Once there, I fell to the ground in Alabama Square. My chest was nearly exploding. Big Boy laid panting beside me. Getting up, I cupped my hands and gave the dog water from the fountain. His tail began to wag again. I sat on a bench and watched the sun rise.
In my head, I heard Mari say, “Why is everything a fight with you? Why can’t you let go of some things?”
I said aloud to no one, “Because I have to,” as I petted Big Boy who had his head in my lap.

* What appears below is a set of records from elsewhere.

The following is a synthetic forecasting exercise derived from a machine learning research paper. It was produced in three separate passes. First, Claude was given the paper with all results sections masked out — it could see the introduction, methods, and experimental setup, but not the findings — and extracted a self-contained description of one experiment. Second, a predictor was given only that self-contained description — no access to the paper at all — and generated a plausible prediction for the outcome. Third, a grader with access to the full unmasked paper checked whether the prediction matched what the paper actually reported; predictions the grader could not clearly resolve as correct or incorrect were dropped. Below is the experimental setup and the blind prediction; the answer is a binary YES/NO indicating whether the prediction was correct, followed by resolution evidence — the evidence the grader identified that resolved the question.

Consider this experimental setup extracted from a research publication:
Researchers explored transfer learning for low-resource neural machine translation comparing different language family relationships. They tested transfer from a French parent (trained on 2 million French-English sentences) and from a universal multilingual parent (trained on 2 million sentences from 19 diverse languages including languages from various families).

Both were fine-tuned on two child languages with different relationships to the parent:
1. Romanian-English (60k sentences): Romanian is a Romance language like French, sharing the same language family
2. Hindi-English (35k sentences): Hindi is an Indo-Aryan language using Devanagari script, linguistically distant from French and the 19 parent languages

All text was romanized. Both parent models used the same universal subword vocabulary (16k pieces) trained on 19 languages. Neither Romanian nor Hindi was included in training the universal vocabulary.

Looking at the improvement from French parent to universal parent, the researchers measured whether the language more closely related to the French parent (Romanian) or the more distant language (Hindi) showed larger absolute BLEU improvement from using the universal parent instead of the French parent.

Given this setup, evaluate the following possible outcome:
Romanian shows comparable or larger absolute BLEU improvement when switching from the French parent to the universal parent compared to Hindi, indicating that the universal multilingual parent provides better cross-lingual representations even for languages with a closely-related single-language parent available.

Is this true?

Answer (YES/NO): NO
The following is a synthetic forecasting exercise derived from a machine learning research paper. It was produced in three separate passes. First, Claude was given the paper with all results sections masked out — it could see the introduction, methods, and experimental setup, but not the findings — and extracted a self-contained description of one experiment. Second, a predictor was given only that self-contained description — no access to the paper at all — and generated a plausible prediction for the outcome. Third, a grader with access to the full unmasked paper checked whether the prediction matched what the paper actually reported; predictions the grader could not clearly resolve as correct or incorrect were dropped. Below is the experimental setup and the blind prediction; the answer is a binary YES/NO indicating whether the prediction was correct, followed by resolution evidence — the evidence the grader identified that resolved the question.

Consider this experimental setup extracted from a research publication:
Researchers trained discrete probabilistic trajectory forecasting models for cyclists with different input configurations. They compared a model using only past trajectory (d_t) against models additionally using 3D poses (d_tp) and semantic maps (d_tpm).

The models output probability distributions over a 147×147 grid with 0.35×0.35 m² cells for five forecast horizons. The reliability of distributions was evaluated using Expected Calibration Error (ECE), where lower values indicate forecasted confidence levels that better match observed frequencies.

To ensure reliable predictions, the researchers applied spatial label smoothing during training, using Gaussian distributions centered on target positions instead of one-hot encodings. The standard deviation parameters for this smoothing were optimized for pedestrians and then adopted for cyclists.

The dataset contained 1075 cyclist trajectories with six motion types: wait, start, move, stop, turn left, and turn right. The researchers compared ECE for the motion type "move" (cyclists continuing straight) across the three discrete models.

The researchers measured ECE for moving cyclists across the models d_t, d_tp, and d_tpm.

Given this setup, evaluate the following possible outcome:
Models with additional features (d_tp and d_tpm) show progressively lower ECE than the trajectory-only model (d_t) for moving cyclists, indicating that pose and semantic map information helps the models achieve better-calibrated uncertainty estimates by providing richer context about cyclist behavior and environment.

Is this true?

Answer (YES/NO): NO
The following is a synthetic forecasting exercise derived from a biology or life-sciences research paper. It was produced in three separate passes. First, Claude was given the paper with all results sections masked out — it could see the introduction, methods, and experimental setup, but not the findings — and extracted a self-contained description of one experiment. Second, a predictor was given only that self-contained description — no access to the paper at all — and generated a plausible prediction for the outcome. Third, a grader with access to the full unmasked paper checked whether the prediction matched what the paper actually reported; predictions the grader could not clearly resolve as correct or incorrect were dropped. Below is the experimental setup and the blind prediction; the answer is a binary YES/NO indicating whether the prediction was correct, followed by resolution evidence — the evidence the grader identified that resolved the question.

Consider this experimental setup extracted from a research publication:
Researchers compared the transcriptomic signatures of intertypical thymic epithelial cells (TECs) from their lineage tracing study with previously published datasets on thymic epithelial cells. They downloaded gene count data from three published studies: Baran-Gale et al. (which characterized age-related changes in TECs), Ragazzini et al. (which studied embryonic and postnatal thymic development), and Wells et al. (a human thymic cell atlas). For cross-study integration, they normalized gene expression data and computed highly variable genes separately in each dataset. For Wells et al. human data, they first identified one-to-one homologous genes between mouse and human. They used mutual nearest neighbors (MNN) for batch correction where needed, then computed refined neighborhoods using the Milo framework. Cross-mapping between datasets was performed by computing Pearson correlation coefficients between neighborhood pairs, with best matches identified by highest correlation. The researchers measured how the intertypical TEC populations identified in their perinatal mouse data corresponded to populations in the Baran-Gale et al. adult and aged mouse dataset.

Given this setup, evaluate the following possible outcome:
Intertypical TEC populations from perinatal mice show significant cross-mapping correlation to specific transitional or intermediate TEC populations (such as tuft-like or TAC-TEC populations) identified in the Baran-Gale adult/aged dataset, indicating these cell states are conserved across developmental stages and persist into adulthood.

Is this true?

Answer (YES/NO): NO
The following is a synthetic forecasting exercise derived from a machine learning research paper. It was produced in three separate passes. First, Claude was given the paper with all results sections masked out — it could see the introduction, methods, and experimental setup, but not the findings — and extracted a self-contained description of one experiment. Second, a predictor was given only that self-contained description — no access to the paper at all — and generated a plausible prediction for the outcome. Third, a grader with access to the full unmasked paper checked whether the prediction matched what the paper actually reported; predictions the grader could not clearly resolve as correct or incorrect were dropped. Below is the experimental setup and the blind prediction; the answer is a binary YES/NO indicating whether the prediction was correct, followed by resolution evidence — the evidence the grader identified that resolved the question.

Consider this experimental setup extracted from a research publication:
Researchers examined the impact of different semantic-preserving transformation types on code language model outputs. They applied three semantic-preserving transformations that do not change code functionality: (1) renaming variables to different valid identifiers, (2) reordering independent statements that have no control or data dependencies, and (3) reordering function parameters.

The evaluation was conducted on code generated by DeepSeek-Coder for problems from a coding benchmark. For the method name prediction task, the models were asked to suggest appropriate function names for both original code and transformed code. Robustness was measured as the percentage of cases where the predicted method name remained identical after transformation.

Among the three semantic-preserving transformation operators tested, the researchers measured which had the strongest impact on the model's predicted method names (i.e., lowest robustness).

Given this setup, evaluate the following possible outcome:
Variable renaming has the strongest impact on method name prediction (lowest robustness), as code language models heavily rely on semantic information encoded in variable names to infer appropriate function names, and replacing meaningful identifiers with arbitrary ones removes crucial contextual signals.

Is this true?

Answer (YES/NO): YES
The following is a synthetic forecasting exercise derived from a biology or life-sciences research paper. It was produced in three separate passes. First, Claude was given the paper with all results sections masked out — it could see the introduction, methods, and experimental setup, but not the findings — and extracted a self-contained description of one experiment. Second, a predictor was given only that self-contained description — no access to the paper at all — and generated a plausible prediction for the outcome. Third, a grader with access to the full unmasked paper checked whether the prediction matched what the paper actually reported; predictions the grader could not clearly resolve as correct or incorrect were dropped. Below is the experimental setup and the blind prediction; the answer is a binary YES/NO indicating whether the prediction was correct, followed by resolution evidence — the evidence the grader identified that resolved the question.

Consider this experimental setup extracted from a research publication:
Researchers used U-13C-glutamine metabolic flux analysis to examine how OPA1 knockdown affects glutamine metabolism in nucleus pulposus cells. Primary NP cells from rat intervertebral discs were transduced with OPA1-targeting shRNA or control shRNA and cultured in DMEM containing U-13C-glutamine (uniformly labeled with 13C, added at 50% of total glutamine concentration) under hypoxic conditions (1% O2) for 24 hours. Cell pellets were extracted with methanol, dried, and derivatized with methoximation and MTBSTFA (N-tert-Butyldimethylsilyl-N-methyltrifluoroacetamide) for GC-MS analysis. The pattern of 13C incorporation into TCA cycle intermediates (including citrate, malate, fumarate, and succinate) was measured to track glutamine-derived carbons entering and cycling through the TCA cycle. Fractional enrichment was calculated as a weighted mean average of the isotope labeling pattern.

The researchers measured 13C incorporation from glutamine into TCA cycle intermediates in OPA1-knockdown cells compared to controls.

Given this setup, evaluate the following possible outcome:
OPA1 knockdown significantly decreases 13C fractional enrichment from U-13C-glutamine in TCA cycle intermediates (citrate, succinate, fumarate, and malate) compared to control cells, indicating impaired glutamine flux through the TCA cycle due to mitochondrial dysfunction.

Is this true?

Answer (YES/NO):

When Big Boy and I walked down from the loft, we found Summer at her desk working on the Best of the Coast database. She wore a Guns N’ Roses T-shirt and white jeans. She looked up and smiled but stayed focused on her work. Big Boy crawled under her desk, exhausted.
On the blog, I post
ed a teaser for tomorrow’s cover story:
INSIDER HAS ECSO PAYROLL
This Monday, the Insider received the Escambia County Sheriff Office’s payroll. A sortable database will be uploaded for viewing on Thursday.
When I finished reading the daily newspapers online, I clicked back on the blog. I had a dozen comments in less than an hour, none of them complimentary of Sheriff Frost. This issue would do very well.
Summer walked over to my desk. She looked worried.
“I wanted to check our bank balance because I didn’t want us to be blindsided again,” she said. “The check to the printer hit our account last night. We don’t have the funds to cover the overdraft. Plus, the bank will tack on a mountain of service fees if other checks bounce, too.”
Dammit, I thought. When would this tape stop playing?
“Okay, we’ve got until ten o’clock before the bank manager decides to honor the checks or return them,” I said. “That gives us two hours to round up $2,500.”
Summer interjected, “$3,250.”
“Ok, $3,250. Print out the receivables list. I’ll visit those within walking distance who have invoices for advertising older than thirty days. Everything we bill is due upon receipt, but we always have to chase down advertisers for checks.”
“They’re good people but everyone is hurting,” said Summer.
I replied, “That’s why we need the maritime park to help draw more customers downtown for these restaurants, bars and shops.”
For the next ninety-five minutes, I walked the streets of downtown Pensacola. Several of the businesses weren’t opened yet, but I knocked anyway. After ten stops, I headed to the bank with six checks totaling $2,700 and handled the rest with the last of my savings. If we had a fair deposit today, I could drink tonight.
Back at the office, I discovered that I had left my Insider staff unattended far too long. My “ace” reporter Doug Yoste hadn’t shown up for work. Roxie was battling a new wave of angry advertisers wanting to cancel their ads. Sheriff Frost must have stirred the business owners up. Jeremy was talking about moving to Austin, Texas, and checking job listings on Craigslist. Teddy had his headphones on, oblivious to the world while editing photos for the next issue. Mal remained pissed at everyone, particularly the absent Doug.